No! The band around her throat tightened until she gasped for breath, panicky.
Bracing her bound wrists on the side of the wagon, she forced herselfup awkwardly. Legs against the board, she held her body erect. She stared at the men. Some lost their nerve and cast their eyes down. Other beamed at her with lechery.
Leering faces flooded her mind, grasping hands, pounding bodies, attacking lingams, her violated yoni . She quavered. Am I strong enough to pass through the violence to peace, through the profane to the sacred? Mahakala, Mother and Creatrix, protect me. Give me strength to fight .
She dared not frame the further question in her mind. Would I commit the act ultimately forbidden? Would I kill?
A rage of something—fear? bloodlust?—lightninged up and down her spine. She could not believe that she could follow the Tantras and come to love through murder.
“Well, boys,” someone jeered, “who’s first?”

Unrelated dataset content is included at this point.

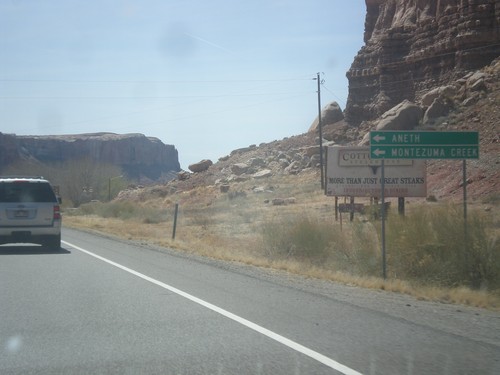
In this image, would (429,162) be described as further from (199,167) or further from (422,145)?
(199,167)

Raucous laughter. Her eyes looked at the middle distance, without focusing, and saw none of them. Instead she forced herself to behold a carved image of Mahakala, skulls around her neck, Mahakala the destroyer, Mahakala the devourer of men.
2
Tarim picked up a piece of paper from the bar of polished wood, the bar where men drank the whisky that made them crazy. He handed it to her. It was written in Chinese ideograms. He watched her face as she read it.
She had a noble face, he thought, with high cheekbones, wide-set eyes, and a lovely sheen of bronze skin. He could tell little of her body beneath the nun’s robes, but they would come off soon enough. He wanted her. He noticed the desire in himself, almost with amusement. Even at his age he wanted women as fiercely as ever. And of course he would have her.
“Shall I read it to you?” he inquired in his soft, hoarse voice. It had been hoarse for twenty years, a throat injury from a knife.
She snatched it rudely from his fingers and eyed him hard. So you want to prove you can read . She studied it.